Selected passage:
+-------+

Just a little info for those not in the know.
The URL for the feed is http://frothy.wordpress.com/feed/. If you use Opera as a browser (perhaps Firefox, too, but I’m not sure), if you click on that URL and say yes, the feed will be added to the Opera Feeds list, which you can access via the browser menu.
If you want to add it to My Yahoo, you click on Add Content on the My Yahoo page and then Add RSS by URL. Slap in the URL, and it’ll be added to the My Yahoo page.
(This probably is the same procedure for other RSS readers, but I don’t have others …)
Also, if you have a LiveJournal account, there’s now a LJ feed for this site: http://syndicated.livejournal.com/frothyrum/. (Yes, “frothyrum.” Sounds yummy, doesn’t it?)
Finally, a not-happy word about movie audiences. It’s become somewhat cliche now to whine about audiences, especially their inherent rudeness and such. So I don’t want to dwell on the issue, but I did want to note a problem I ran into during last night’s debable (i.e., watching The Departed).
People often talk during movies. I accept that. It’s annoying, but usually it’s just people whispering or muttering stuff to their buddies. Not last night’s crowd, though; no, they had to talk out loud, in a normal conversation voice. And it wasn’t just stuff like “Wow, did you see that?” No, it was repetition of the line the onscreen actor just said, or it was of the “OMG he just cussed!” stripe. People inexplicably guffawed at what were supposed to be dramatic, tension-filled scenes, making for an unpleasant experience.

+-------+

Entries shown:
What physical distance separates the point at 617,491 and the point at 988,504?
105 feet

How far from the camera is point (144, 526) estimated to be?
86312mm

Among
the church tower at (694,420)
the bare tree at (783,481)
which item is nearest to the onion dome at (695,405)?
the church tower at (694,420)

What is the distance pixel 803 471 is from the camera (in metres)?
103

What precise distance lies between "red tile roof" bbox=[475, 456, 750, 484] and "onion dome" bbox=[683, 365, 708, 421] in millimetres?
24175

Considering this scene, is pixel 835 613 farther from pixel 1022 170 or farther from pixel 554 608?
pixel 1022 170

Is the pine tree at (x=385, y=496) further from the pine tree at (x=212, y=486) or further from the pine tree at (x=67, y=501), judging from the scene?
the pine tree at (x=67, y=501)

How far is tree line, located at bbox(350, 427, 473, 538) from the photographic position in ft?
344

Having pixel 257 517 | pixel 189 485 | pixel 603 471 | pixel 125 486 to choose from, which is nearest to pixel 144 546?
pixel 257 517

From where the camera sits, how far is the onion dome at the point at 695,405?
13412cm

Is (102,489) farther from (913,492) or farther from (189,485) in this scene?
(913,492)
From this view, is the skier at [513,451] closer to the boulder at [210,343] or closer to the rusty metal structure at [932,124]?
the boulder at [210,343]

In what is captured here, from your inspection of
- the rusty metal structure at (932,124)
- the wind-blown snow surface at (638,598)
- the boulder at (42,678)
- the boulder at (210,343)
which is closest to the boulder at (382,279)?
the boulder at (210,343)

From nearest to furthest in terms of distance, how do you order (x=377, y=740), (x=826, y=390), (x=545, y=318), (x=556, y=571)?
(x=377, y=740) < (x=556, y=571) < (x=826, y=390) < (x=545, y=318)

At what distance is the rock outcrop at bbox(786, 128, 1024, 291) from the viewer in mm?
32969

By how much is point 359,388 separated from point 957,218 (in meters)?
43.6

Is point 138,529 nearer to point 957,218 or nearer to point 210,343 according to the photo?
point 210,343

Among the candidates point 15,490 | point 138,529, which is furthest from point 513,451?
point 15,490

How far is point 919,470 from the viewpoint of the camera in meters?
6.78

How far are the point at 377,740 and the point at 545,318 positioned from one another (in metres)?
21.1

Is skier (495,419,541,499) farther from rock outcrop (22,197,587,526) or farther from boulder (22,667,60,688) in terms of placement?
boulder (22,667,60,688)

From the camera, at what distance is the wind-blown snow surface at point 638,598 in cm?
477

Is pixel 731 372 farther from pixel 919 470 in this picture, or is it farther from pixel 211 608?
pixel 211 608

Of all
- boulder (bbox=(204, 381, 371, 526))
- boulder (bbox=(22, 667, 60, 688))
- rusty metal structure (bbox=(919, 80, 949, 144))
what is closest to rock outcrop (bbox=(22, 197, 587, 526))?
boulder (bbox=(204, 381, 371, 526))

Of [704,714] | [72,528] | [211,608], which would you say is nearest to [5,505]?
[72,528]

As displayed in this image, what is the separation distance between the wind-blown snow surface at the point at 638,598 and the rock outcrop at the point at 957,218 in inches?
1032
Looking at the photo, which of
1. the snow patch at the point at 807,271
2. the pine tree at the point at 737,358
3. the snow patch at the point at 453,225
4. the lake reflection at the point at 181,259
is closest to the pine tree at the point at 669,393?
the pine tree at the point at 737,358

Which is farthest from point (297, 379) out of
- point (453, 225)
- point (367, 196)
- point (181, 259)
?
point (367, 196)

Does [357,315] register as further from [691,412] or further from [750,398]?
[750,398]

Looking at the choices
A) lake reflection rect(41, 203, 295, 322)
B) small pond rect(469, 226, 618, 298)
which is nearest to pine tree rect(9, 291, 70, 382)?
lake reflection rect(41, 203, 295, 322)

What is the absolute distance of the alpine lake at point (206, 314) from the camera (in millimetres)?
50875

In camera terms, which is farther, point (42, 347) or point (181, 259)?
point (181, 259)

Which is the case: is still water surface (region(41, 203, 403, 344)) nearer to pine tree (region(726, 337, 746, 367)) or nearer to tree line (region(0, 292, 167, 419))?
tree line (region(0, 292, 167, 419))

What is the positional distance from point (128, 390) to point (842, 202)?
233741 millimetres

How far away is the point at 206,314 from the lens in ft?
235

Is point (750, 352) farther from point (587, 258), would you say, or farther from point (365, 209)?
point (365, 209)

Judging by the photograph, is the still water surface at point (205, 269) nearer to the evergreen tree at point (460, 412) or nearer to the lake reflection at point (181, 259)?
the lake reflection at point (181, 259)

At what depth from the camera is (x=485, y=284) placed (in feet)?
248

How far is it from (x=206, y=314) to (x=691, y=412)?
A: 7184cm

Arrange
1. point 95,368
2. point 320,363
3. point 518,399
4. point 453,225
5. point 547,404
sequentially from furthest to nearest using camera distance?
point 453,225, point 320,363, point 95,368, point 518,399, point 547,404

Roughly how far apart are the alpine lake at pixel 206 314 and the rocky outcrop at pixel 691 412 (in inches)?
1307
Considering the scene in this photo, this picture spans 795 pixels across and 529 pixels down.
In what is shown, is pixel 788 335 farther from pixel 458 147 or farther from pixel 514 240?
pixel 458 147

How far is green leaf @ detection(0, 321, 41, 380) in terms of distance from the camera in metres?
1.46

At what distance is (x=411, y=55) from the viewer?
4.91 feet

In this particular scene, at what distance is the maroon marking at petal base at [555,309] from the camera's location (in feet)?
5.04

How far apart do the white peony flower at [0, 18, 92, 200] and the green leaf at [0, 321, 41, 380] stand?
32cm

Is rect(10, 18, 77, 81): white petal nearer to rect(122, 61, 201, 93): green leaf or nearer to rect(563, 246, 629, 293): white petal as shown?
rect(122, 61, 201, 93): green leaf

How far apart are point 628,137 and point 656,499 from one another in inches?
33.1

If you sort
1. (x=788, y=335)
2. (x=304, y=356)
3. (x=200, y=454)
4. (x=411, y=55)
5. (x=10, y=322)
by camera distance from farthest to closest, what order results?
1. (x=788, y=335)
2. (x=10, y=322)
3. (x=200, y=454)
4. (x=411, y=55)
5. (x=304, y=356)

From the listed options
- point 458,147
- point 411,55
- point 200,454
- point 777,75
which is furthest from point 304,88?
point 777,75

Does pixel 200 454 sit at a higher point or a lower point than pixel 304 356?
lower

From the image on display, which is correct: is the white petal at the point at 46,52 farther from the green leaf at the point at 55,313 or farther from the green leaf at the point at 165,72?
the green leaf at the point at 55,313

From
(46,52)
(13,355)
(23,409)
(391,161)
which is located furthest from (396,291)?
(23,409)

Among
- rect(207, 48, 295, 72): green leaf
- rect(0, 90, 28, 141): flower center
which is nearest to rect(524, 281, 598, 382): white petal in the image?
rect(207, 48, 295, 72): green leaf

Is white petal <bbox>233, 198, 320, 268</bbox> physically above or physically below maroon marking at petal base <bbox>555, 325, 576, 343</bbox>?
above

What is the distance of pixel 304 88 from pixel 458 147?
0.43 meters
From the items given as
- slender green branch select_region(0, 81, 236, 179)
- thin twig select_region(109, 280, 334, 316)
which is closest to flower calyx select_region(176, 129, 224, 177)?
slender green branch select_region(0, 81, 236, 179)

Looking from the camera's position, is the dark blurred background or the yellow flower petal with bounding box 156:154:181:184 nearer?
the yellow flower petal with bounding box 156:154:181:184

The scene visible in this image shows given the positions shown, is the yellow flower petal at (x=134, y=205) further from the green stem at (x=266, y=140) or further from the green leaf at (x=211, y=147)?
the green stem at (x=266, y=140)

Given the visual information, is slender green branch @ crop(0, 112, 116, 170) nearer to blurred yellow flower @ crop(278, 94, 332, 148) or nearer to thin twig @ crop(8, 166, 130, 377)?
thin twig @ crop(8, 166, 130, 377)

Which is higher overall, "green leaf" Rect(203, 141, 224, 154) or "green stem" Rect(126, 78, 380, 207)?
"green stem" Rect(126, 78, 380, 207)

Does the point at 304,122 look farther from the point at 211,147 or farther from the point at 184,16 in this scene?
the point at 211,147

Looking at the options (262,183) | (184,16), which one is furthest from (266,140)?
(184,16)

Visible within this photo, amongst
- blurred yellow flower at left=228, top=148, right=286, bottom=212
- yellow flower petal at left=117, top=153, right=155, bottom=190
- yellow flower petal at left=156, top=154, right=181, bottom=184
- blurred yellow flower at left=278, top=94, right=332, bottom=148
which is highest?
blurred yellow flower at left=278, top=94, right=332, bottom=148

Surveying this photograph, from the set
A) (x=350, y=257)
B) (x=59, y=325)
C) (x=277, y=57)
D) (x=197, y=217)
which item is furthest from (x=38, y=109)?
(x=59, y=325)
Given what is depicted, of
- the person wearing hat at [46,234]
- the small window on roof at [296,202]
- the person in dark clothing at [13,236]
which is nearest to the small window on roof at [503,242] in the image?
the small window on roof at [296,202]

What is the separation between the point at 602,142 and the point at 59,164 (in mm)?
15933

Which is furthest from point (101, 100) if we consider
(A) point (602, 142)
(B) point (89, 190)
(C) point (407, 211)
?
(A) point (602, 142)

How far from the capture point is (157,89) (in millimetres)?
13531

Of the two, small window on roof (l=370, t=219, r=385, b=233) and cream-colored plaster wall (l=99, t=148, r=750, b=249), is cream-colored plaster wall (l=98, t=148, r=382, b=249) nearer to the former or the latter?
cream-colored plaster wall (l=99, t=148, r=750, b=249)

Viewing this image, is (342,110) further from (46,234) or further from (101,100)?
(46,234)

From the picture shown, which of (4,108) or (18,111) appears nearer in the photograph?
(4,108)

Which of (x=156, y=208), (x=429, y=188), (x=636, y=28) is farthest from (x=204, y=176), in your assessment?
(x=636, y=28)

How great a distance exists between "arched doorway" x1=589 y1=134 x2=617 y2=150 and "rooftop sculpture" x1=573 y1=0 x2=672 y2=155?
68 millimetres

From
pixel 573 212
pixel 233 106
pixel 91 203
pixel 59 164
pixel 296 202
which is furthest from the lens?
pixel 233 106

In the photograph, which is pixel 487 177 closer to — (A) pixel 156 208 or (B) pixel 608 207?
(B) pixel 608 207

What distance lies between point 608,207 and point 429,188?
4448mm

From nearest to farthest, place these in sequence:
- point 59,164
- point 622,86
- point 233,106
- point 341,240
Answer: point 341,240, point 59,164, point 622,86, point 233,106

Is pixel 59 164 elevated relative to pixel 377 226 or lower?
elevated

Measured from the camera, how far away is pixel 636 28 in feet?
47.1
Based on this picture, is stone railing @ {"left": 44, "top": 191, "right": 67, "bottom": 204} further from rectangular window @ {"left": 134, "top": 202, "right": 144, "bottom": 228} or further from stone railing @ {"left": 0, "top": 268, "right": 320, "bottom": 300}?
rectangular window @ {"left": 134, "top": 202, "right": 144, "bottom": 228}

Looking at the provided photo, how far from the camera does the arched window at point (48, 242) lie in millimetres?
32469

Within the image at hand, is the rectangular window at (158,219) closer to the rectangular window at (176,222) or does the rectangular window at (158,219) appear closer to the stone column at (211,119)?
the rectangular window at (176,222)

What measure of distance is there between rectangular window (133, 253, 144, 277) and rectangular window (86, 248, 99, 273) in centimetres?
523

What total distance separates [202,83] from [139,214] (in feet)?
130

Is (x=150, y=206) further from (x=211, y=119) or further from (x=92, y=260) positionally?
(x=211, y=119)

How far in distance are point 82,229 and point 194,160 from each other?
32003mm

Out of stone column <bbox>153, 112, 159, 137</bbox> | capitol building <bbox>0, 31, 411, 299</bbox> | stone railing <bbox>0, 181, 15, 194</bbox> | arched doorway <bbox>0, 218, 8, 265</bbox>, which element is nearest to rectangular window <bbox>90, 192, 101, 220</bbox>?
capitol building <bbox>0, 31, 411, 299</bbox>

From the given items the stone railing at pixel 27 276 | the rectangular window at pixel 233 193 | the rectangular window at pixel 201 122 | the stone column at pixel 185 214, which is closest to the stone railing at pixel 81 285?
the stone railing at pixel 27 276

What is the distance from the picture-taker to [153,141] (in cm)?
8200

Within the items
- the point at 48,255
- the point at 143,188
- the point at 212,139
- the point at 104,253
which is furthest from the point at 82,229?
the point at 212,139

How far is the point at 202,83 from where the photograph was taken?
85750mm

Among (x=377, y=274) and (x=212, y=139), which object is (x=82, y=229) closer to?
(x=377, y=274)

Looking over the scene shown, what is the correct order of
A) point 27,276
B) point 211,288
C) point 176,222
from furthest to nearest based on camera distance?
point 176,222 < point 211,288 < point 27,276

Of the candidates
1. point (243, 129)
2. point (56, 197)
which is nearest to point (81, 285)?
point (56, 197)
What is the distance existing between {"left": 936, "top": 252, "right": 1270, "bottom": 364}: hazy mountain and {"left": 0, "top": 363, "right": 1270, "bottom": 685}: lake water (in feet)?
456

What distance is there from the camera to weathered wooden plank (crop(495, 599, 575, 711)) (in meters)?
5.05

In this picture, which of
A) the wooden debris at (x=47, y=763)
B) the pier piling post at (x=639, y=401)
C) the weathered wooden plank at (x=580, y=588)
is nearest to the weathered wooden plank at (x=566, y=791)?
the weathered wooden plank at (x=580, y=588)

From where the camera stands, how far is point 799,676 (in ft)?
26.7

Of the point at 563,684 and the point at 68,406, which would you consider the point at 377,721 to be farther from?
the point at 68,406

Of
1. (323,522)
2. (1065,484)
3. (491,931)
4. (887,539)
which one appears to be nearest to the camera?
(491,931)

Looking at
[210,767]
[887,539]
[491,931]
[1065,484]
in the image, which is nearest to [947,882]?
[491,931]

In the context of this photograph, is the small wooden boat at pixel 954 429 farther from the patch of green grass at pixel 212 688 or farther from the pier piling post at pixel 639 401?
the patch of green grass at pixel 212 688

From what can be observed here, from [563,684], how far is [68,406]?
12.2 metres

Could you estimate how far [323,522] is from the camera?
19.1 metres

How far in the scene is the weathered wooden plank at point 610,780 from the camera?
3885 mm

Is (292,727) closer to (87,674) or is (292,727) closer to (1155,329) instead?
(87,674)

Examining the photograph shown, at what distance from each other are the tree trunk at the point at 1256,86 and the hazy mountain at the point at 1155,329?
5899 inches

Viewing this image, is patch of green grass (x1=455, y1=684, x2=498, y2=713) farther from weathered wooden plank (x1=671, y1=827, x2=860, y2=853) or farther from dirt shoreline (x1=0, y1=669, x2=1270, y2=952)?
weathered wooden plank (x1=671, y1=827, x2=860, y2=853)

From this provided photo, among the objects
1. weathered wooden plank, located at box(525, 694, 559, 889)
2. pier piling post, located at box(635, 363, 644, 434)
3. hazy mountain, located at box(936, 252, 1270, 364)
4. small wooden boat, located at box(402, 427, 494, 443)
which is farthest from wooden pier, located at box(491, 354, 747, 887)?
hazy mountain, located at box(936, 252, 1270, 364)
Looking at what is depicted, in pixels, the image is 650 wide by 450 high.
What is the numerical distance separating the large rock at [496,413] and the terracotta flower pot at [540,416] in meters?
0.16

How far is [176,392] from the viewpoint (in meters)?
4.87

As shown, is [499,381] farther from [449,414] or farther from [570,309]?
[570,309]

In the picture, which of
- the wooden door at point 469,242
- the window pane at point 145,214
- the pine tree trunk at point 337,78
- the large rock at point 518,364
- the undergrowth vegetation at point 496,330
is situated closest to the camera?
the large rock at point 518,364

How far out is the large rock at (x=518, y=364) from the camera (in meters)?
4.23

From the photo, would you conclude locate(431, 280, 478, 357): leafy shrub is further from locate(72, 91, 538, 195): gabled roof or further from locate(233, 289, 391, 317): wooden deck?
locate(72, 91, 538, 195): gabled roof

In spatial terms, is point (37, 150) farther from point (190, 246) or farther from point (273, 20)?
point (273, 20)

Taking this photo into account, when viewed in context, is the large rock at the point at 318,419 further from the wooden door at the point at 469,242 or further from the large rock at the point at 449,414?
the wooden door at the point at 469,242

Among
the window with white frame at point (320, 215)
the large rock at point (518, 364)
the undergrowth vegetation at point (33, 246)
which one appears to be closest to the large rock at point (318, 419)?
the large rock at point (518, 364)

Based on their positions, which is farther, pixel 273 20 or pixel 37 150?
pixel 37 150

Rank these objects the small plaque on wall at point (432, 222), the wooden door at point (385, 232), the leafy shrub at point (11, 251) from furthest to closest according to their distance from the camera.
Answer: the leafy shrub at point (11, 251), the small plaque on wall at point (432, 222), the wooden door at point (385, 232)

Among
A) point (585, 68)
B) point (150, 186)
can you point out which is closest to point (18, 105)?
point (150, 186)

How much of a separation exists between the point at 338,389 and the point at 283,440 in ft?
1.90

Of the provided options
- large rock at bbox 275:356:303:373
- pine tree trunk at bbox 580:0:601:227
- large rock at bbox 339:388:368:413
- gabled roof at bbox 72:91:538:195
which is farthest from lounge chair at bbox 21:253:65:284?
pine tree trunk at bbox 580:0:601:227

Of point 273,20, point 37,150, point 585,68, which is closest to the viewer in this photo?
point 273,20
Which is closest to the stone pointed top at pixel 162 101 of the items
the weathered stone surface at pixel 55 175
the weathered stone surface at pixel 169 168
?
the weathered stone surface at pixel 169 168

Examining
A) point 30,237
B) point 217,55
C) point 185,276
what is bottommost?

+-------+

Exercise description: Edit the feed post from "The URL for" up to and including "My Yahoo page.", putting "Vivaldi" in place of "Opera" each time it appears. The rows come from a separate source, not from this post.

Complete answer:
The URL for the feed is http://frothy.wordpress.com/feed/. If you use Vivaldi as a browser (perhaps Firefox, too, but I’m not sure), if you click on that URL and say yes, the feed will be added to the Vivaldi Feeds list, which you can access via the browser menu.
If you want to add it to My Yahoo, you click on Add Content on the My Yahoo page and then Add RSS by URL. Slap in the URL, and it’ll be added to the My Yahoo page.